CONSIGNES:
1. Répondez aux questions suivantes à l'aide du texte consacré à Carlos Fuentes.
(a) En quelle année le roman Terra Nostra a-t-il été publié ?
(b) Quels sont les deux moments clefs de l'histoire du Mexique racontés dans l'œuvre de Fuentes ?
(c) Sous quelle appellation est regroupé le vaste ensemble d'ouvrages littéraires né de la Révolution mexicaine ?
2. Poursuivez le texte consacré à Carlos Fuentes à partir de sa dernière phrase.

TEXTE:
┏━━
"La mort d'Artemio Cruz" de Carlos Fuentes

 

Titre originale : La muerte de Artemio Cruz

Traduction de Robert Marrast

(Gallimard, 1966)


Carlos Fuente (1928-2012) fut avec García Márquez et Vargas Llosa un des auteurs majeurs de la littérature du XXe qui a contribué au rayonnement de la culture latino-américaine. Son œuvre se caractérise par sa dimension politique et historique. Ainsi son vaste roman Terra Nostra, publié en 1975, propose un voyage dans le temps, de l'Espagne des Rois Catholiques à l'absolutisme des Habsbourgs pour dénoncer les structures du pouvoir dans l'Amérique espagnole.

Nombre de ses livres offrent une archéologie de l'identité du sous-continent marquée par l'influence hispanique et le phénomène du métissage, une identité que Carlos Fuentes présente sous l'aspect de mythes. Pour ce qui est du Mexique, deux moments clefs de l'histoire nationale sont racontés dans l’œuvre de Fuentes : la Conquête et la Révolution.

De fait, la Révolution est un épisode important de la mémoire nationale mexicaine et a même donné lieu à un vaste ensemble d'ouvrages littéraires regroupé sous l'appellation “narrativa de la revolución mexicana” où l'on retrouve des noms prestigieux tels que Juan Rulfo, Mariano Azuela ou Martín Luis Guzmán.
┗━━
DOCUMENTS FOURNIS:
┏━━
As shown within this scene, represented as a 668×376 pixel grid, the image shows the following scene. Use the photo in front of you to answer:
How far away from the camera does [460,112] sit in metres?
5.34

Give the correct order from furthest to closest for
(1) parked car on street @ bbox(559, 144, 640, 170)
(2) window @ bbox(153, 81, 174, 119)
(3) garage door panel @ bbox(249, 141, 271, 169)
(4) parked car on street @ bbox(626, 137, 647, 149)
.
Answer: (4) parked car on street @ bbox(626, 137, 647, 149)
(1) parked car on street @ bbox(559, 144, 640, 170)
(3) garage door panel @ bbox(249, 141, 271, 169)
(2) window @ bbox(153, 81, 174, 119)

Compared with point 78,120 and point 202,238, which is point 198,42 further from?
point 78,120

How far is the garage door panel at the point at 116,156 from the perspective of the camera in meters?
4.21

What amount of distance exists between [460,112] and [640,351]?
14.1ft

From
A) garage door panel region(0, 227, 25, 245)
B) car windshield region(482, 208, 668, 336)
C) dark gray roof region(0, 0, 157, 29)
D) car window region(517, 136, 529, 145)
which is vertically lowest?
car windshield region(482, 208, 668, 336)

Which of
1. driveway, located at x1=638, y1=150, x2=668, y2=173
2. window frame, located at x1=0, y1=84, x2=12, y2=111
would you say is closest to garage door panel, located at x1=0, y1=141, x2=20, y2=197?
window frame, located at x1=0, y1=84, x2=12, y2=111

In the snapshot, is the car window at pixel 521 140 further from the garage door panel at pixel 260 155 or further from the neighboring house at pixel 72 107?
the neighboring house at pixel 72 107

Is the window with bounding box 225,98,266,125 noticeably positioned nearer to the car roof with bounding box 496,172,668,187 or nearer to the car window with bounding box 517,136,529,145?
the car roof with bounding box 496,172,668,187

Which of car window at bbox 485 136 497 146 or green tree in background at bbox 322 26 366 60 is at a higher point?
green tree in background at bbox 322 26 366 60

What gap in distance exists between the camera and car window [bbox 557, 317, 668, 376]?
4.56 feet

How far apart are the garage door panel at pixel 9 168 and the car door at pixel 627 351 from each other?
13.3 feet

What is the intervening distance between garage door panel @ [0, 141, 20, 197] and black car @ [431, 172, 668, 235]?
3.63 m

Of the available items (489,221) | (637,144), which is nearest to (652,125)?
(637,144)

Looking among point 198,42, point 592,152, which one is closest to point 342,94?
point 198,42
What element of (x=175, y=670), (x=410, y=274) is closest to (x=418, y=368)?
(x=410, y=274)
┗━━
CORRIGÉ:
1.
(a) En 1975.
(b) La Conquête et la Révolution.
(c) Sous l'appellation « narrativa de la revolución mexicana ».

2.
La mort d'Artemio Cruz fait partie de ce vaste ensemble. Publié en 1962, il met en scène un révolutionnaire qui, sur son lit de mort, se souvient de sa vie. Mais, le roman de Fuentes s'inscrit davantage dans la tradition du jeu poétique que dans celui du témoignage : il s'agit d'un objet littéraire expérimental qui se structure sur trois temporalités et trois voix narratives. Le premier temps est le temps présent de l'agonie où Artemio Cruz dit “je”. Le second temps est celui du souvenir où Artemio Cruz est évoqué par “il”. Le troisième temps est celui qui précède l'agonie, Artemio Cruz s'adresse à lui-même en disant “tu”. Ce jeu littéraire virtuose propose une vision fragmentée et subjective de la vie d'Artemio Cruz qui aboutit à une dénonciation féroce du système politique mexicain tel qu'il existait dans les années 1960.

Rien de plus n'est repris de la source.